A Kansas University Web site that accepts personal and financial information from students has been shut down after credit card and Social Security numbers for about 9,200 current and former students were exposed to site visitors.
The KU Student Housing Department's Web site wasn't up to university security regulations, creating security lapses that exposed a list of student housing applications, Vice Provost Denise Stephens said.
"This was one of our departments simply not following university policy," said Stephens, who is the university's chief information officer.
Stephens said that the security problem surfaced during a routine audit of the university's Web sites on Dec. 16. The site was taken offline the same day.
The list contained information from people who completed online housing applications between April 29, 2001, and Dec. 16.
The list included names, addresses, partial and complete credit card numbers, and other personal and financial information.

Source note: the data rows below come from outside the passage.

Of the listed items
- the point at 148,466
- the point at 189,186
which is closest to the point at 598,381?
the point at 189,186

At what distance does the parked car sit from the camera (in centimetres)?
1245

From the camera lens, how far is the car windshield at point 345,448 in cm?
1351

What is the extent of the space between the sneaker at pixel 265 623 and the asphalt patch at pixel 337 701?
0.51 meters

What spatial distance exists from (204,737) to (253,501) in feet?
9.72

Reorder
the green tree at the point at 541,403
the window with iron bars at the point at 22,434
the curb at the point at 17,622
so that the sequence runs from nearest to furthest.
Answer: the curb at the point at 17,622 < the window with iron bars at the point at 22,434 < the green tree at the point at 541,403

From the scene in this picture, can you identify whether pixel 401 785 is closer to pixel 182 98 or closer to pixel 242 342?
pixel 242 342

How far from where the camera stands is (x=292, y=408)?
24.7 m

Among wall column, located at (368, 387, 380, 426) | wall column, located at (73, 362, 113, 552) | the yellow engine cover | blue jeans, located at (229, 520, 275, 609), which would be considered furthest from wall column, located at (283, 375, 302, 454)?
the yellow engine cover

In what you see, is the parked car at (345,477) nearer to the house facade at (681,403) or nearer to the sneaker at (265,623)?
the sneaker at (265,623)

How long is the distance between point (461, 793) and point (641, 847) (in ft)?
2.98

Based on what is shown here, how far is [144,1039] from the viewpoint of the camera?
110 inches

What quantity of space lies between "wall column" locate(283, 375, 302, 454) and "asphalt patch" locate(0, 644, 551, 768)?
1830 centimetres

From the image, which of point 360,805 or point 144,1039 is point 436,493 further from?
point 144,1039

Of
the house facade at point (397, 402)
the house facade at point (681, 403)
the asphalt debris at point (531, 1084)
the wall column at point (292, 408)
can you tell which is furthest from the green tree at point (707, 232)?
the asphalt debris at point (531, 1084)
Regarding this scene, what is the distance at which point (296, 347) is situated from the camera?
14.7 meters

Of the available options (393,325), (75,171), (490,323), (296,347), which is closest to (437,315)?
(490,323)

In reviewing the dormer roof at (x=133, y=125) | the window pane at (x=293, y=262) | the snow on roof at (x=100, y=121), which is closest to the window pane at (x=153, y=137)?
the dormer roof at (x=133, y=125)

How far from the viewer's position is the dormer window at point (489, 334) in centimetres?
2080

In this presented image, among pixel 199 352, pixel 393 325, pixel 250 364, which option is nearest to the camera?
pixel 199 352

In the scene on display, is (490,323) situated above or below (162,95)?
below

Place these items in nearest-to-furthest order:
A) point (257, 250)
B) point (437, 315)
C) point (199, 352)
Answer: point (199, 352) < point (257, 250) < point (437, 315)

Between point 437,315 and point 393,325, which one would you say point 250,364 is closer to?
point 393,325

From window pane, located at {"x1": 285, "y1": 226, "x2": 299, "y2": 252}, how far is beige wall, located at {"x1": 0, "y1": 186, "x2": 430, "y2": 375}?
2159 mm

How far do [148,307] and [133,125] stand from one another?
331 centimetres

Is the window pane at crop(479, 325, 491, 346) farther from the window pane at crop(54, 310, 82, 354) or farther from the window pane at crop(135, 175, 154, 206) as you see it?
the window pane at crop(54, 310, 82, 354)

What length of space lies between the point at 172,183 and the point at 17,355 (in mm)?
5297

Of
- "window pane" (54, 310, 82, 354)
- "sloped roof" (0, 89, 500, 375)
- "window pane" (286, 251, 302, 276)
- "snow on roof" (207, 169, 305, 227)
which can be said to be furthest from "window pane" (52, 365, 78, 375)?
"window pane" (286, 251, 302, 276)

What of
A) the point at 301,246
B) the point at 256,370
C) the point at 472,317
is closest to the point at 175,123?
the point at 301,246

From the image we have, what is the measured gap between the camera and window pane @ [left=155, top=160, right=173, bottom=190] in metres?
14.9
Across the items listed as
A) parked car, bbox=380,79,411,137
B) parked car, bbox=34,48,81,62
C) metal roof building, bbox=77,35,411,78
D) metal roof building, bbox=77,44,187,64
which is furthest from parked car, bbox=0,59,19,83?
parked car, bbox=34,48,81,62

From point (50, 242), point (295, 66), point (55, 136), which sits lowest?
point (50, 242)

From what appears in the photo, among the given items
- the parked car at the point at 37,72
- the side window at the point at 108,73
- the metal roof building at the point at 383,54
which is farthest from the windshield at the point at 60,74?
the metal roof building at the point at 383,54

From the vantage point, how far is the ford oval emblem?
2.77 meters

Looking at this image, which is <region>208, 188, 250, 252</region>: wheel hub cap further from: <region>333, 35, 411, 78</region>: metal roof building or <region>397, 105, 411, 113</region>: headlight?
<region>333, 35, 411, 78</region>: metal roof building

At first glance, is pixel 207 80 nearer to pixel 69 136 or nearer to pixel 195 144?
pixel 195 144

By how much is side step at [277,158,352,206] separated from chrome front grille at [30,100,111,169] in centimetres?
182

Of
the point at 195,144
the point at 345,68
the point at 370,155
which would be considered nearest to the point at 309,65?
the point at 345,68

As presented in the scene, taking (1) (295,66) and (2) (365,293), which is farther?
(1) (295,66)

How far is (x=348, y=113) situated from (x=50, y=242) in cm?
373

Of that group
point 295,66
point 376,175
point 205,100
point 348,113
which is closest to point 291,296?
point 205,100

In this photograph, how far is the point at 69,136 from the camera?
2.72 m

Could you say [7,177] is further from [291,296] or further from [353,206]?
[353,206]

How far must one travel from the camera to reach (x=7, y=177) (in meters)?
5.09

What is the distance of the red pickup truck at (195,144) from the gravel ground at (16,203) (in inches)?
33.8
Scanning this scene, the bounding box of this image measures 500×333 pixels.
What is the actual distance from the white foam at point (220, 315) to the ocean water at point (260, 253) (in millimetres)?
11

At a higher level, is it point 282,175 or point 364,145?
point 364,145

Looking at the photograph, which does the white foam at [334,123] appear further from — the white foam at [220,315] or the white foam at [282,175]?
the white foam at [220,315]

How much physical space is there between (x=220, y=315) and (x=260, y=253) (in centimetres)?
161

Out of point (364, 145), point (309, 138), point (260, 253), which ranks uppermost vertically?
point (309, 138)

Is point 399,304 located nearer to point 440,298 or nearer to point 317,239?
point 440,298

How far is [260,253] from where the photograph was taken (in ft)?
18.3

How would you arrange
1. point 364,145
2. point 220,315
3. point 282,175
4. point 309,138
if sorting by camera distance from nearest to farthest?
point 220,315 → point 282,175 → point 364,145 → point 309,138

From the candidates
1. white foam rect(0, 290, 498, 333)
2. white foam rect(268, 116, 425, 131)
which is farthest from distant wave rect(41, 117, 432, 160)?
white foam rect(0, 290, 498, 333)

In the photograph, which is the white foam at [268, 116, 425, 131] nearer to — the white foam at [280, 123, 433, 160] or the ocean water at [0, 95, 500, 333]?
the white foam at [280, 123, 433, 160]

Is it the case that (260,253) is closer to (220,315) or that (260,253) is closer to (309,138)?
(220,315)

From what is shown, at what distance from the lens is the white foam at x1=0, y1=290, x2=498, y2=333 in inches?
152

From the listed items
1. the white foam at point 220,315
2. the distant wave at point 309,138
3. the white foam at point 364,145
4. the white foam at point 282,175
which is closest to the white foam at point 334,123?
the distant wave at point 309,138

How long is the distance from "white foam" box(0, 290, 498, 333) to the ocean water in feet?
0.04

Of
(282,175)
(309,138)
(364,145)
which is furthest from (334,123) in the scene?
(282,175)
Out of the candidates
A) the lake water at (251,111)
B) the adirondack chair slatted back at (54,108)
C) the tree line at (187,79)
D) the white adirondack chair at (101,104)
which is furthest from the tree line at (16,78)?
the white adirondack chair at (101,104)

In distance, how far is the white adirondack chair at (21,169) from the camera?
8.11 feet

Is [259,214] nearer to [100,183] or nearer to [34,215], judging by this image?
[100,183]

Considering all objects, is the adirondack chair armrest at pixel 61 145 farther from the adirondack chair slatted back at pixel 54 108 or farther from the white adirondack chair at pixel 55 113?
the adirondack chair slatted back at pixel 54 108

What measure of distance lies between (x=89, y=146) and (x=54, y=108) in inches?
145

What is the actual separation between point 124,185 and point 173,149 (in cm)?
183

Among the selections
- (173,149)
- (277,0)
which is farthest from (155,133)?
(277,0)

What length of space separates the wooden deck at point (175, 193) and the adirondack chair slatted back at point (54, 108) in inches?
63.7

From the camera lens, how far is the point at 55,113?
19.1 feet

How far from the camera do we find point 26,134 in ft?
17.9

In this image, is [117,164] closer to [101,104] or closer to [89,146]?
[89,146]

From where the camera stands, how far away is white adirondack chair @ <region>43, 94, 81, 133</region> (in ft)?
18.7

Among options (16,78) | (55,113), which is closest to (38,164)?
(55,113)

During the audit, information technology officials could find no evidence that any information had been stolen or used.
After the site was offline, officials began a review of all of KU's Web sites that accept credit card and other information, Stephens said.
Other flaws could be out there, she said, but it will take time until the systemwide audit is complete.
"We have to rely on our policy in the meantime," Stephens said.
The exposed list and security flaws in the housing Web site were different than other recent Web site security problems at the university, Stephens said.
University Web sites have been victim to hackers and departmental errors several times since 2003, resulting in the possible theft or exposure of student information.
But Stephens said that this exposed information stemmed from problems with encryption and other security measures when the housing department constructed the site.
Kip Grosshaus, an administrator in the department, said that Student Housing adhered to university regulations when constructing the Web site.
"We followed the university's policies on those," Grosshaus said.
To help inform students, Grosshaus said the department sent an e-mail to all of the former and current students on the list, including information on identity theft.
But Grosshaus said many of the e-mails came back undeliverable, likely because of expired or full KU accounts. The department also mailed letters to some former students, and will try to mail out letters to those who could not receive the e-mail notice, he said.
University officials said people with questions about the security issue can e-mail email@example.com. They also can call 864-9147 or (877) 529-4295 from 9 a.m. to 5 p.m. weekdays.
Until the Web site is fixed, students needing to pay housing fees or apply for housing should download an application from www.housing.ku.edu and mail it to the department.